[Top][All Lists]
[Date Prev][Date Next][Thread Prev][Thread Next][Date Index][Thread Index]
Re: Endianness-specific
From: |
Bruno Haible |
Subject: |
Re: Endianness-specific |
Date: |
Sat, 6 Oct 2007 20:22:18 +0200 |
User-agent: |
KMail/1.5.4 |
Hi Ludovic,
> I'm trying to implement functions that convert a string in the current
> locale encoding to its UTF-{16,32} representation, for a given
> endianness.
This kind of task is outside of the scope of the uniconv/* modules.
'unistr' and 'uniconv' deal wih UTF-{8,16,32} as an internal representation
of strings in memory; therefore they assume machine-dependent endianness
and alignment - and therefore can access every unit in a single memory
access.
If the endianness or alignment is different, the code needs to access
every unit byte after byte; this is not the way it's done in the 'unistr'
and 'uniconv' libraries.
Therefore I would recommend to use the mem_cd_iconveh function from the
'striconveh' module, with FROMCODE = locale_charset() and TOCODE =
"UTF-16BE" or "UTF-16LE" (or vice versa). Or mem_iconveh you don't
want to reuse the conversion descriptors.

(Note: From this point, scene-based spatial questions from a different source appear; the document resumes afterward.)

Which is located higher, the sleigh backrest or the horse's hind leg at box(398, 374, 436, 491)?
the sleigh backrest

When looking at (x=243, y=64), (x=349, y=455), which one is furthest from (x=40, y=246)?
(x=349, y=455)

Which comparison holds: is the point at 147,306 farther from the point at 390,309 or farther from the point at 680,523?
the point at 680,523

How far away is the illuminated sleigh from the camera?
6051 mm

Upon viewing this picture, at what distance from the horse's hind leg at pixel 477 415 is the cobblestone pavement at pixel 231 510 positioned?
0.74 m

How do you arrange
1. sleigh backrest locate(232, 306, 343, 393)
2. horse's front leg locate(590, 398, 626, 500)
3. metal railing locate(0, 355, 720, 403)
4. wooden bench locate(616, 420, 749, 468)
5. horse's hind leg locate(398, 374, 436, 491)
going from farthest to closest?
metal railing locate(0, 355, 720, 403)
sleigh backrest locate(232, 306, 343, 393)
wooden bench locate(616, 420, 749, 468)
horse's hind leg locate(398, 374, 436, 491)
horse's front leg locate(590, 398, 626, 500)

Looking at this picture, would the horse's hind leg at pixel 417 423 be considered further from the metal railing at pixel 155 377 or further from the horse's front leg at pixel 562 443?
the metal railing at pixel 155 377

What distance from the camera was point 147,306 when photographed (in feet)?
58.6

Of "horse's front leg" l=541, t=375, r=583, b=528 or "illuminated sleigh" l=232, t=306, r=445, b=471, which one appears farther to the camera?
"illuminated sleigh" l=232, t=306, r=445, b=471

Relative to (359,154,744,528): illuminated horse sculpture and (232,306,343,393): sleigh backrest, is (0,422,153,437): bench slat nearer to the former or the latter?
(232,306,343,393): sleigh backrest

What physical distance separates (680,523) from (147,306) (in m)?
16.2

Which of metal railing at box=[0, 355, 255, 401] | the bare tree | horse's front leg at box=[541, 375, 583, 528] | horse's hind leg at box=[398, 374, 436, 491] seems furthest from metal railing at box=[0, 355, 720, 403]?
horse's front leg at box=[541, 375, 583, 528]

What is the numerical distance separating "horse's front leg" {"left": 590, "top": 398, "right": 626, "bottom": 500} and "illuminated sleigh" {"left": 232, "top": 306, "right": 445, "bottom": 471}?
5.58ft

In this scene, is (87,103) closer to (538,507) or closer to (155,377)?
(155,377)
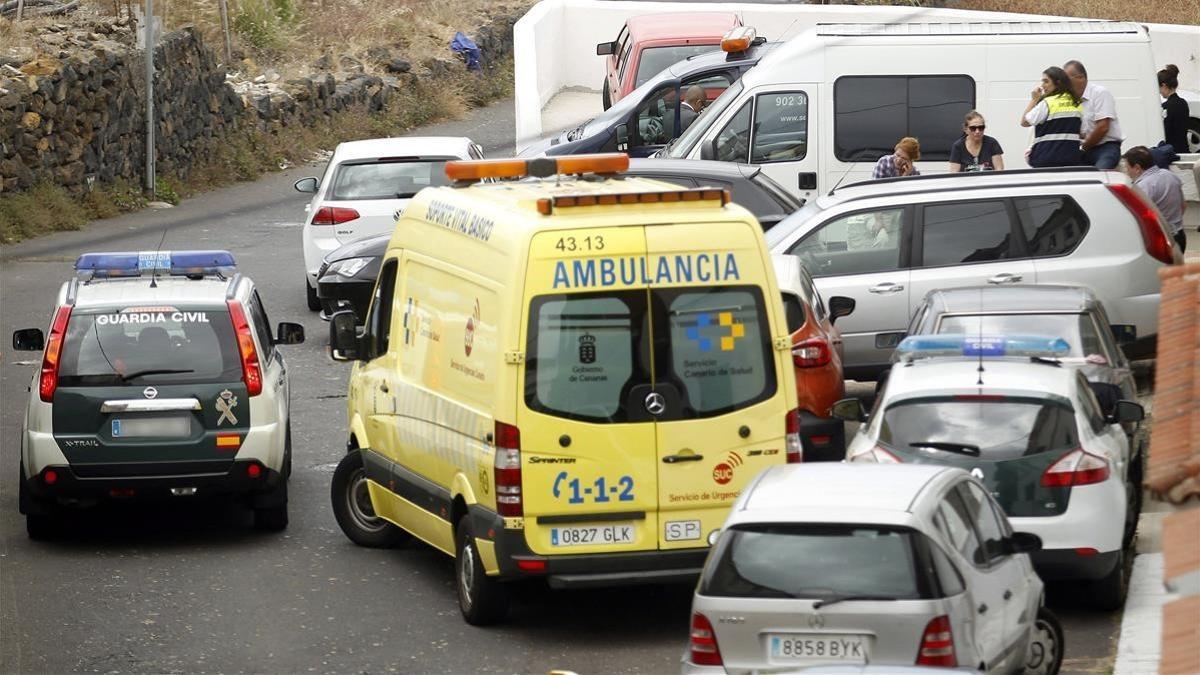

The str_cd_iconveh and str_iconveh functions are not usable here because they
look for the end of string via strlen().
I recommend the 'striconveh' module here over the 'striconv' module, because
it will work even with Solaris iconv() which can convert from anything to
UTF-8 and vice versa, but cannot convert directly e.g. between ISO-8859-2
and UTF-16LE. The 'striconveh' module does the conversion in two steps in
such a case.
Bruno